• Exercise description
Lines from the one containing "phylum: Chordata" through the last line of the data below are to be returned exactly; leave out the rest.

[Start of Attachment]

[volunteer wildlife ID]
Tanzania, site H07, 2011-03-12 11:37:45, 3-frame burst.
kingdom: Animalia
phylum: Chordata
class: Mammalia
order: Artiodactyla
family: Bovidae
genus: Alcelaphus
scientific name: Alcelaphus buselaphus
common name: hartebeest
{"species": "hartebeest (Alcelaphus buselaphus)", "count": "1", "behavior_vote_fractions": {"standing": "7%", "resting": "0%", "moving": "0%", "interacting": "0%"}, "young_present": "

[End of Attachment]

• Answer for this exercise
phylum: Chordata
class: Mammalia
order: Artiodactyla
family: Bovidae
genus: Alcelaphus
scientific name: Alcelaphus buselaphus
common name: hartebeest
{"species": "hartebeest (Alcelaphus buselaphus)", "count": "1", "behavior_vote_fractions": {"standing": "7%", "resting": "0%", "moving": "0%", "interacting": "0%"}, "young_present": "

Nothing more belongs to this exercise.